On the Way to Elsewhere
by Rudi Dornemann
Some evenings, when Martha went out walking along the gravel roads between the fields, she felt a ghost city growing solid in the cool air. As the fog gathered in the drainage ditches and creek beds, buildings massed in her peripheral vision, terraced, balconied and impossible.
Some nights, rain came down and swept the city from the night. Others, she walked and walked. Her calves grew sore while the buildings grew more present. After weeks her legs grew stronger, but the city remained a pressure at the edge of her vision.
As winter gave way to softer ground, heavy machinery leveled the fields behind plywood signs with the names of stores and franchise restaurants. Martha tried the new roads in every direction, slipped through the gates to trudge the churned earth. She walked on until it was too dark to see anything; the city’s inhabitants walked beside her, and she wouldn’t have known.

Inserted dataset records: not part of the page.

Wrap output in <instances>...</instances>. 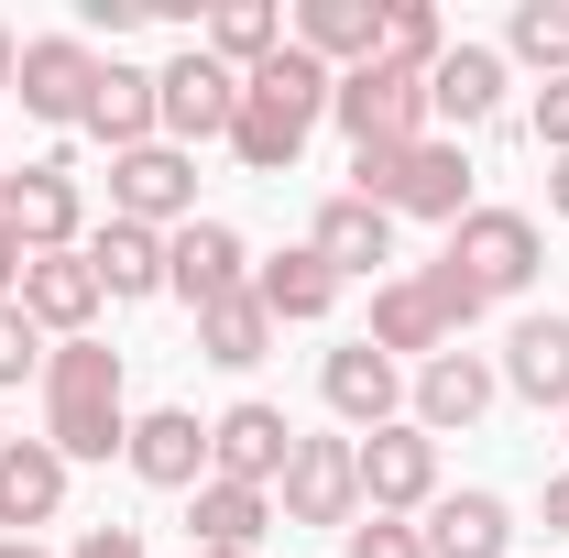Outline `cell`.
<instances>
[{
    "instance_id": "cell-23",
    "label": "cell",
    "mask_w": 569,
    "mask_h": 558,
    "mask_svg": "<svg viewBox=\"0 0 569 558\" xmlns=\"http://www.w3.org/2000/svg\"><path fill=\"white\" fill-rule=\"evenodd\" d=\"M427 110L460 121V132L493 121V110H503V56H493V44H449V56L427 67Z\"/></svg>"
},
{
    "instance_id": "cell-35",
    "label": "cell",
    "mask_w": 569,
    "mask_h": 558,
    "mask_svg": "<svg viewBox=\"0 0 569 558\" xmlns=\"http://www.w3.org/2000/svg\"><path fill=\"white\" fill-rule=\"evenodd\" d=\"M427 296L449 307V329H471V318H482V285L460 275V263H427Z\"/></svg>"
},
{
    "instance_id": "cell-1",
    "label": "cell",
    "mask_w": 569,
    "mask_h": 558,
    "mask_svg": "<svg viewBox=\"0 0 569 558\" xmlns=\"http://www.w3.org/2000/svg\"><path fill=\"white\" fill-rule=\"evenodd\" d=\"M329 88H340V77L318 67L307 44H284V56H263V67L241 77V121H230V153H241L252 176H284V165L307 153V132L329 121Z\"/></svg>"
},
{
    "instance_id": "cell-24",
    "label": "cell",
    "mask_w": 569,
    "mask_h": 558,
    "mask_svg": "<svg viewBox=\"0 0 569 558\" xmlns=\"http://www.w3.org/2000/svg\"><path fill=\"white\" fill-rule=\"evenodd\" d=\"M56 504H67V460L44 449V438H11L0 449V526L22 537V526H56Z\"/></svg>"
},
{
    "instance_id": "cell-17",
    "label": "cell",
    "mask_w": 569,
    "mask_h": 558,
    "mask_svg": "<svg viewBox=\"0 0 569 558\" xmlns=\"http://www.w3.org/2000/svg\"><path fill=\"white\" fill-rule=\"evenodd\" d=\"M296 44L329 77L372 67V56H383V0H296Z\"/></svg>"
},
{
    "instance_id": "cell-14",
    "label": "cell",
    "mask_w": 569,
    "mask_h": 558,
    "mask_svg": "<svg viewBox=\"0 0 569 558\" xmlns=\"http://www.w3.org/2000/svg\"><path fill=\"white\" fill-rule=\"evenodd\" d=\"M11 88H22V110H33V121H88L99 56H88L77 33H33V44H22V67H11Z\"/></svg>"
},
{
    "instance_id": "cell-18",
    "label": "cell",
    "mask_w": 569,
    "mask_h": 558,
    "mask_svg": "<svg viewBox=\"0 0 569 558\" xmlns=\"http://www.w3.org/2000/svg\"><path fill=\"white\" fill-rule=\"evenodd\" d=\"M88 132L110 142V153H142V142L164 132V99H153V67H99V88H88Z\"/></svg>"
},
{
    "instance_id": "cell-16",
    "label": "cell",
    "mask_w": 569,
    "mask_h": 558,
    "mask_svg": "<svg viewBox=\"0 0 569 558\" xmlns=\"http://www.w3.org/2000/svg\"><path fill=\"white\" fill-rule=\"evenodd\" d=\"M121 460H132L153 492H198L209 482V427L187 417V406H153V417H132V449H121Z\"/></svg>"
},
{
    "instance_id": "cell-34",
    "label": "cell",
    "mask_w": 569,
    "mask_h": 558,
    "mask_svg": "<svg viewBox=\"0 0 569 558\" xmlns=\"http://www.w3.org/2000/svg\"><path fill=\"white\" fill-rule=\"evenodd\" d=\"M351 558H427V537L406 526V515H361V526H351Z\"/></svg>"
},
{
    "instance_id": "cell-5",
    "label": "cell",
    "mask_w": 569,
    "mask_h": 558,
    "mask_svg": "<svg viewBox=\"0 0 569 558\" xmlns=\"http://www.w3.org/2000/svg\"><path fill=\"white\" fill-rule=\"evenodd\" d=\"M329 121L361 142V153H383V142H427V77H406V67H351L340 88H329Z\"/></svg>"
},
{
    "instance_id": "cell-40",
    "label": "cell",
    "mask_w": 569,
    "mask_h": 558,
    "mask_svg": "<svg viewBox=\"0 0 569 558\" xmlns=\"http://www.w3.org/2000/svg\"><path fill=\"white\" fill-rule=\"evenodd\" d=\"M548 526H559V537H569V471H559V482H548Z\"/></svg>"
},
{
    "instance_id": "cell-26",
    "label": "cell",
    "mask_w": 569,
    "mask_h": 558,
    "mask_svg": "<svg viewBox=\"0 0 569 558\" xmlns=\"http://www.w3.org/2000/svg\"><path fill=\"white\" fill-rule=\"evenodd\" d=\"M252 307H263L274 329H307V318H329V307H340V275H329L318 252H274V263L252 275Z\"/></svg>"
},
{
    "instance_id": "cell-6",
    "label": "cell",
    "mask_w": 569,
    "mask_h": 558,
    "mask_svg": "<svg viewBox=\"0 0 569 558\" xmlns=\"http://www.w3.org/2000/svg\"><path fill=\"white\" fill-rule=\"evenodd\" d=\"M351 460H361V504H372V515H427V504H438V438H427L417 417L351 438Z\"/></svg>"
},
{
    "instance_id": "cell-13",
    "label": "cell",
    "mask_w": 569,
    "mask_h": 558,
    "mask_svg": "<svg viewBox=\"0 0 569 558\" xmlns=\"http://www.w3.org/2000/svg\"><path fill=\"white\" fill-rule=\"evenodd\" d=\"M11 296H22V318H33L44 340H88V318L110 307V296H99V275H88V252H33Z\"/></svg>"
},
{
    "instance_id": "cell-43",
    "label": "cell",
    "mask_w": 569,
    "mask_h": 558,
    "mask_svg": "<svg viewBox=\"0 0 569 558\" xmlns=\"http://www.w3.org/2000/svg\"><path fill=\"white\" fill-rule=\"evenodd\" d=\"M198 558H252V548H198Z\"/></svg>"
},
{
    "instance_id": "cell-12",
    "label": "cell",
    "mask_w": 569,
    "mask_h": 558,
    "mask_svg": "<svg viewBox=\"0 0 569 558\" xmlns=\"http://www.w3.org/2000/svg\"><path fill=\"white\" fill-rule=\"evenodd\" d=\"M284 460H296V427H284V406H230V417L209 427V482H252L274 492Z\"/></svg>"
},
{
    "instance_id": "cell-38",
    "label": "cell",
    "mask_w": 569,
    "mask_h": 558,
    "mask_svg": "<svg viewBox=\"0 0 569 558\" xmlns=\"http://www.w3.org/2000/svg\"><path fill=\"white\" fill-rule=\"evenodd\" d=\"M11 285H22V241L0 230V296H11Z\"/></svg>"
},
{
    "instance_id": "cell-33",
    "label": "cell",
    "mask_w": 569,
    "mask_h": 558,
    "mask_svg": "<svg viewBox=\"0 0 569 558\" xmlns=\"http://www.w3.org/2000/svg\"><path fill=\"white\" fill-rule=\"evenodd\" d=\"M33 361H44V329L22 318V296H0V395H11V383H22Z\"/></svg>"
},
{
    "instance_id": "cell-27",
    "label": "cell",
    "mask_w": 569,
    "mask_h": 558,
    "mask_svg": "<svg viewBox=\"0 0 569 558\" xmlns=\"http://www.w3.org/2000/svg\"><path fill=\"white\" fill-rule=\"evenodd\" d=\"M503 383H515L526 406H569V318H526V329L503 340Z\"/></svg>"
},
{
    "instance_id": "cell-2",
    "label": "cell",
    "mask_w": 569,
    "mask_h": 558,
    "mask_svg": "<svg viewBox=\"0 0 569 558\" xmlns=\"http://www.w3.org/2000/svg\"><path fill=\"white\" fill-rule=\"evenodd\" d=\"M44 449H56L67 471L132 449V417H121V350H99V340H56V350H44Z\"/></svg>"
},
{
    "instance_id": "cell-10",
    "label": "cell",
    "mask_w": 569,
    "mask_h": 558,
    "mask_svg": "<svg viewBox=\"0 0 569 558\" xmlns=\"http://www.w3.org/2000/svg\"><path fill=\"white\" fill-rule=\"evenodd\" d=\"M284 526H361L351 438H296V460H284Z\"/></svg>"
},
{
    "instance_id": "cell-25",
    "label": "cell",
    "mask_w": 569,
    "mask_h": 558,
    "mask_svg": "<svg viewBox=\"0 0 569 558\" xmlns=\"http://www.w3.org/2000/svg\"><path fill=\"white\" fill-rule=\"evenodd\" d=\"M372 350L395 361V350H449V307L427 296V275H395V285H372Z\"/></svg>"
},
{
    "instance_id": "cell-21",
    "label": "cell",
    "mask_w": 569,
    "mask_h": 558,
    "mask_svg": "<svg viewBox=\"0 0 569 558\" xmlns=\"http://www.w3.org/2000/svg\"><path fill=\"white\" fill-rule=\"evenodd\" d=\"M307 252H318L340 285H351V275H383V263H395V219L361 209V198H329V209H318V230H307Z\"/></svg>"
},
{
    "instance_id": "cell-11",
    "label": "cell",
    "mask_w": 569,
    "mask_h": 558,
    "mask_svg": "<svg viewBox=\"0 0 569 558\" xmlns=\"http://www.w3.org/2000/svg\"><path fill=\"white\" fill-rule=\"evenodd\" d=\"M241 285H252V252H241V230H230V219H187V230L164 241V296L219 307V296H241Z\"/></svg>"
},
{
    "instance_id": "cell-22",
    "label": "cell",
    "mask_w": 569,
    "mask_h": 558,
    "mask_svg": "<svg viewBox=\"0 0 569 558\" xmlns=\"http://www.w3.org/2000/svg\"><path fill=\"white\" fill-rule=\"evenodd\" d=\"M417 537H427V558H503L515 548V515H503V492H438Z\"/></svg>"
},
{
    "instance_id": "cell-4",
    "label": "cell",
    "mask_w": 569,
    "mask_h": 558,
    "mask_svg": "<svg viewBox=\"0 0 569 558\" xmlns=\"http://www.w3.org/2000/svg\"><path fill=\"white\" fill-rule=\"evenodd\" d=\"M110 219H142V230H187L198 219V153L187 142H142V153H110Z\"/></svg>"
},
{
    "instance_id": "cell-9",
    "label": "cell",
    "mask_w": 569,
    "mask_h": 558,
    "mask_svg": "<svg viewBox=\"0 0 569 558\" xmlns=\"http://www.w3.org/2000/svg\"><path fill=\"white\" fill-rule=\"evenodd\" d=\"M153 99H164V132L176 142H230V121H241V77L219 67L209 44H187L176 67H153Z\"/></svg>"
},
{
    "instance_id": "cell-30",
    "label": "cell",
    "mask_w": 569,
    "mask_h": 558,
    "mask_svg": "<svg viewBox=\"0 0 569 558\" xmlns=\"http://www.w3.org/2000/svg\"><path fill=\"white\" fill-rule=\"evenodd\" d=\"M198 350H209L219 372H252V361L274 350V318L252 307V285H241V296H219V307H198Z\"/></svg>"
},
{
    "instance_id": "cell-28",
    "label": "cell",
    "mask_w": 569,
    "mask_h": 558,
    "mask_svg": "<svg viewBox=\"0 0 569 558\" xmlns=\"http://www.w3.org/2000/svg\"><path fill=\"white\" fill-rule=\"evenodd\" d=\"M263 526H274V504L252 482H198L187 492V537H198V548H252Z\"/></svg>"
},
{
    "instance_id": "cell-20",
    "label": "cell",
    "mask_w": 569,
    "mask_h": 558,
    "mask_svg": "<svg viewBox=\"0 0 569 558\" xmlns=\"http://www.w3.org/2000/svg\"><path fill=\"white\" fill-rule=\"evenodd\" d=\"M493 395H503V372H493V361H471V350L417 361V427H427V438H438V427H471Z\"/></svg>"
},
{
    "instance_id": "cell-37",
    "label": "cell",
    "mask_w": 569,
    "mask_h": 558,
    "mask_svg": "<svg viewBox=\"0 0 569 558\" xmlns=\"http://www.w3.org/2000/svg\"><path fill=\"white\" fill-rule=\"evenodd\" d=\"M67 558H142V526H88Z\"/></svg>"
},
{
    "instance_id": "cell-7",
    "label": "cell",
    "mask_w": 569,
    "mask_h": 558,
    "mask_svg": "<svg viewBox=\"0 0 569 558\" xmlns=\"http://www.w3.org/2000/svg\"><path fill=\"white\" fill-rule=\"evenodd\" d=\"M438 263H460V275L482 285V307H493V296H526V285H537V219L526 209H471L449 230Z\"/></svg>"
},
{
    "instance_id": "cell-31",
    "label": "cell",
    "mask_w": 569,
    "mask_h": 558,
    "mask_svg": "<svg viewBox=\"0 0 569 558\" xmlns=\"http://www.w3.org/2000/svg\"><path fill=\"white\" fill-rule=\"evenodd\" d=\"M503 56H526V67L569 77V0H515V22H503Z\"/></svg>"
},
{
    "instance_id": "cell-29",
    "label": "cell",
    "mask_w": 569,
    "mask_h": 558,
    "mask_svg": "<svg viewBox=\"0 0 569 558\" xmlns=\"http://www.w3.org/2000/svg\"><path fill=\"white\" fill-rule=\"evenodd\" d=\"M209 56L230 77H252L263 56H284V11H274V0H219V11H209Z\"/></svg>"
},
{
    "instance_id": "cell-39",
    "label": "cell",
    "mask_w": 569,
    "mask_h": 558,
    "mask_svg": "<svg viewBox=\"0 0 569 558\" xmlns=\"http://www.w3.org/2000/svg\"><path fill=\"white\" fill-rule=\"evenodd\" d=\"M548 209L569 219V153H559V165H548Z\"/></svg>"
},
{
    "instance_id": "cell-44",
    "label": "cell",
    "mask_w": 569,
    "mask_h": 558,
    "mask_svg": "<svg viewBox=\"0 0 569 558\" xmlns=\"http://www.w3.org/2000/svg\"><path fill=\"white\" fill-rule=\"evenodd\" d=\"M0 449H11V438H0Z\"/></svg>"
},
{
    "instance_id": "cell-19",
    "label": "cell",
    "mask_w": 569,
    "mask_h": 558,
    "mask_svg": "<svg viewBox=\"0 0 569 558\" xmlns=\"http://www.w3.org/2000/svg\"><path fill=\"white\" fill-rule=\"evenodd\" d=\"M88 252V275H99V296H164V230H142V219H110V230H88L77 241Z\"/></svg>"
},
{
    "instance_id": "cell-15",
    "label": "cell",
    "mask_w": 569,
    "mask_h": 558,
    "mask_svg": "<svg viewBox=\"0 0 569 558\" xmlns=\"http://www.w3.org/2000/svg\"><path fill=\"white\" fill-rule=\"evenodd\" d=\"M318 395H329V417H351L361 438H372V427H395V406H406V372H395L372 340H340L329 361H318Z\"/></svg>"
},
{
    "instance_id": "cell-8",
    "label": "cell",
    "mask_w": 569,
    "mask_h": 558,
    "mask_svg": "<svg viewBox=\"0 0 569 558\" xmlns=\"http://www.w3.org/2000/svg\"><path fill=\"white\" fill-rule=\"evenodd\" d=\"M0 230L22 241V263H33V252H77V165L67 153L0 176Z\"/></svg>"
},
{
    "instance_id": "cell-42",
    "label": "cell",
    "mask_w": 569,
    "mask_h": 558,
    "mask_svg": "<svg viewBox=\"0 0 569 558\" xmlns=\"http://www.w3.org/2000/svg\"><path fill=\"white\" fill-rule=\"evenodd\" d=\"M0 558H44V548H33V537H0Z\"/></svg>"
},
{
    "instance_id": "cell-32",
    "label": "cell",
    "mask_w": 569,
    "mask_h": 558,
    "mask_svg": "<svg viewBox=\"0 0 569 558\" xmlns=\"http://www.w3.org/2000/svg\"><path fill=\"white\" fill-rule=\"evenodd\" d=\"M438 56H449V33H438V11H427V0H383V67L427 77Z\"/></svg>"
},
{
    "instance_id": "cell-41",
    "label": "cell",
    "mask_w": 569,
    "mask_h": 558,
    "mask_svg": "<svg viewBox=\"0 0 569 558\" xmlns=\"http://www.w3.org/2000/svg\"><path fill=\"white\" fill-rule=\"evenodd\" d=\"M11 67H22V44H11V22H0V88H11Z\"/></svg>"
},
{
    "instance_id": "cell-3",
    "label": "cell",
    "mask_w": 569,
    "mask_h": 558,
    "mask_svg": "<svg viewBox=\"0 0 569 558\" xmlns=\"http://www.w3.org/2000/svg\"><path fill=\"white\" fill-rule=\"evenodd\" d=\"M351 176H361L351 198L383 209V219L406 209V219H449V230L471 219V165H460V142H438V132L427 142H383V153H361Z\"/></svg>"
},
{
    "instance_id": "cell-36",
    "label": "cell",
    "mask_w": 569,
    "mask_h": 558,
    "mask_svg": "<svg viewBox=\"0 0 569 558\" xmlns=\"http://www.w3.org/2000/svg\"><path fill=\"white\" fill-rule=\"evenodd\" d=\"M537 142H548V153H569V77H548V88H537Z\"/></svg>"
}]
</instances>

When the concrete and asphalt covered the fields, then sprouted a forest of upright girders, she saw the city less often, but more vividly. Once, she found herself in a market crowd between rows of booths hung with bright, unfamiliar objects — but only for the time it took her to gasp in a shocked breath, and then it was only a row of dumpsters along the store-backs. Another time, she thought she saw a hand, beckoning her around a corner and she sprinted to find a food court full of plastic picnic tables.
After the stores opened, after the restaurants filled the air with smells of frying and bulk spices, she kept walking, even though she didn’t see — didn’t sense — anything for weeks.
Then, one fall evening, when it seemed she’d never walked for anything but the exercise, she went into an office supply store and pretended to look at multi-tabbed planners until she warmed up.
As she left, a clerk ran to her. “You forgot this,” he said, “Left it on the glass.”
He pointed to the copiers in a corner of the store.
It was a sheet of 11×17 paper, warm with machine-light, covered with streets and parks and buildings whose terraces she could see as if she remembered them. A map, clearly labeled in her own handwriting.